Politicians around the world recognize the power of religion, and therefore they usually try to keep on the good side of religious authorities and believers. They are very aware, that religion can be not just a force for social stability, but can also be the cause of enormous animosity among the peoples, if spiritual sensitivities are offended. For example, when in February 2012 protests broke out in various parts of Afghanistan over the improper disposal of Korans at the US military Bagram Air Base, the US government apologized officially (see 2012 Afghanistan Quran burning protests). Some religious wars and crusades have lasted a very long time, being pursued quite relentlessly - regardless of the number of casualties, and regardless of who happened to be winning. It creates plenty potential to exploit religious likes and dislikes opportunistically, to advance political, social or business interests.

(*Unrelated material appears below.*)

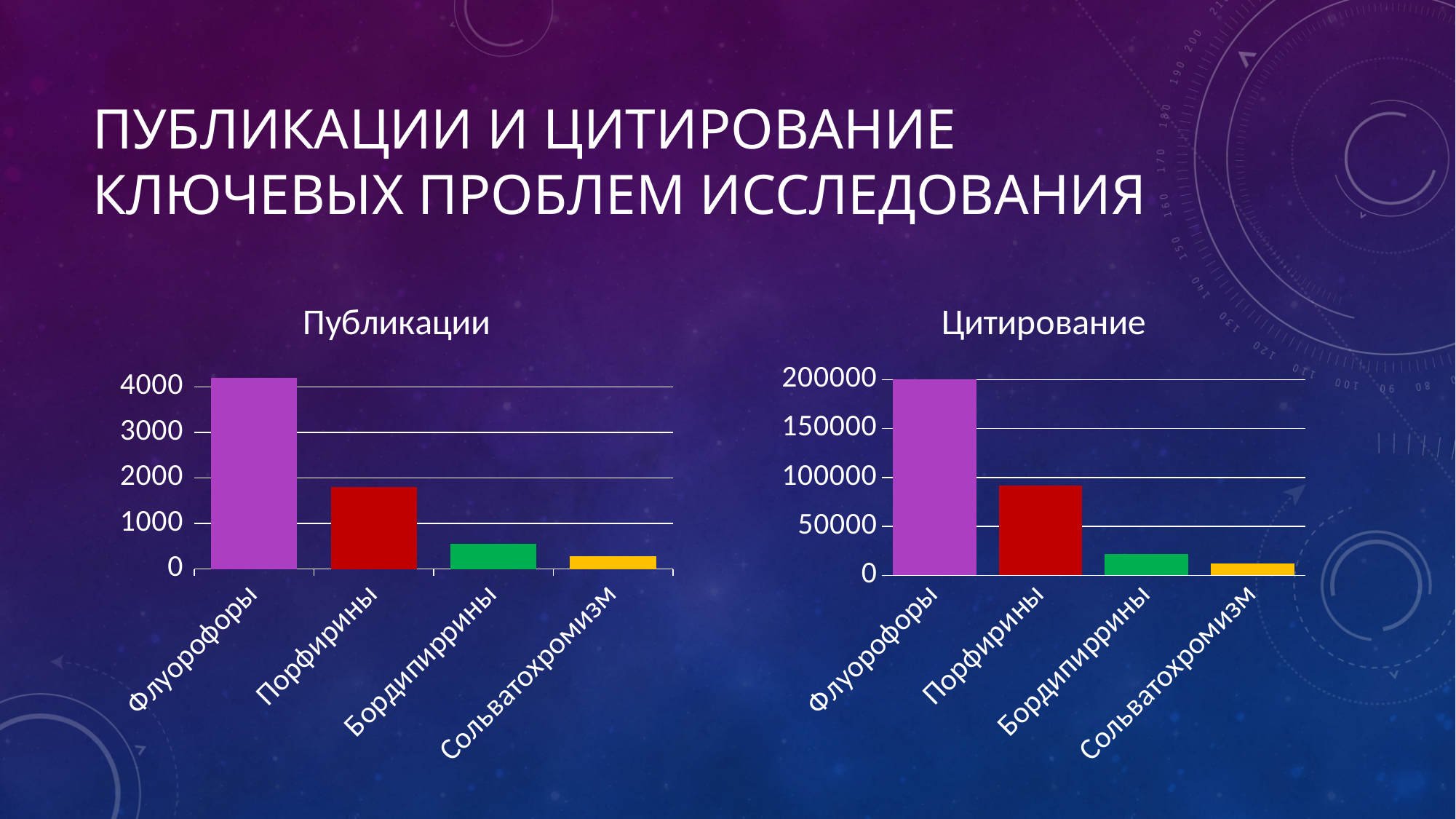
In the "Цитирование" chart, is the value for Бордипиррины greater or less than 50000? less In the "Публикации" chart, is the value for Порфирины greater or less than 2000? less In the "Публикации" chart, which category has the highest value? Флуорофоры In the "Цитирование" chart, is the value for Порфирины greater or less than 100000? less In the "Публикации" chart, which category has the lowest value? Сольватохромизм How many categories are shown in the "Публикации" chart? 4 In the "Цитирование" chart, which is larger: Порфирины or Бордипиррины? Порфирины In the "Цитирование" chart, which category has the highest value? Флуорофоры What kind of chart is the "Публикации" chart? bar chart Do the values in the "Публикации" chart rise or fall from left to right along the x axis? fall In the "Цитирование" chart, which category has the lowest value? Сольватохромизм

The term spiritual opportunism is also used in the sense of casting around for suitable spiritual beliefs borrowed and cobbled together in some way to justify, condemn or "make sense of" particular ways of behaving, usually with some partisan or ulterior motive. This may not be abusive, but it often gives rise to criticisms or accusations that the given spiritual beliefs:

- are not an organic, sincere or authentic expression of the real nature of the people who contrived them.
- do not really express what people's lives are about, but are in some way an "artificial add-on".
- lack any deeper principled foundation, and are more an "eclectic, self-serving concoction"
- are made to serve partisan interests, contrary to the real intention of the beliefs.

Supporters of traditional religions such as Christianity, Islam, Hinduism or Buddhism sometimes complain that people (such as New Age enthusiasts) seek out spiritual beliefs that serve only themselves, as a form of "spiritual opportunism". Such complaints are often highly controversial, because people are considered to have the right to their own spiritual beliefs (they may not have that right, to the extent that they are socially excluded unless they profess certain spiritual beliefs, but they may only subscribe "formally" or "outwardly" to them).

Because spiritual beliefs are a highly personal matter in the first instance and concern personal meanings, they are often difficult to criticize because "they just are what they are". As they concern highly abstract, metaphysical principles, it is difficult to prove their inconsistency, even using the criterion of whether people "act according to their beliefs". People can always argue that the personal meaning they attach to something or the personal associations they make, cannot be adequately expressed in the language of others. If accusations of spiritual opportunism are made, therefore, evidential proof depends greatly on what people are willing to reveal (or "confess") about themselves in what they say and do.

Spiritual opportunism sometimes refers also to the practice of proselytizing one's spiritual beliefs when any opportunity to do so arises, for the purpose of winning over, or persuading others, about the superiority of these beliefs. In this context, the spiritual opportunist may engage in various actions, themselves not directly related to the spiritual beliefs, with the specific aim of convincing others of the superiority of his own belief system – it may effectively amount to "buying their support".